The Screen as the Space for Utopia: From Metropolis to Mars, Changing at Gorky Park. A Lecture by Vsevolod Korshunov

Date

Schedule

19:30–21:00

Place

West Gallery

DESCRIPTION

The lecture explores cinema’s ability to transform the real world and generate new non-existent spaces.

Cinema’s ability to present reality as it is has always remained questionable. The frame, perspective, and editing all contribute to the making of a new version or interpretation of the real world.
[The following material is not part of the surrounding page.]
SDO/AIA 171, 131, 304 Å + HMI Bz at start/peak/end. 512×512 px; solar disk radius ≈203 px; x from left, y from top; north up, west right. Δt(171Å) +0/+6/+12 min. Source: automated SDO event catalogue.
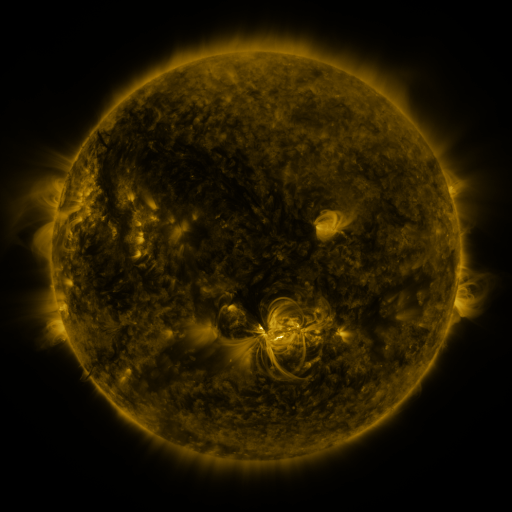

Lev Kuleshov on his cutting table constructed a "created surface of the Earth"; Sergei Eisenstein split the world into frame atoms and reassembled them into new worlds like a demiurge; Fritz Lang converted the expressionist “externalization” into an objectivist chronotope of the future. Whether real or built for the film set, works of architecture have come to be seen as utopian metaphors of harmony, order, control and hierarchy.

ABOUT THE LECTURER

Vsevolod Korshunov is a screenwriter, editor, and film scholar. He is a doctoral candidate of art history and the head of the documentary film department at Rossiya — Kultura TV channel. He teaches at Gerasimov Institute of Cinematography (VGIK) and has developed the courses "The History of Film" and "Contemporary Film" for Moscow Film School.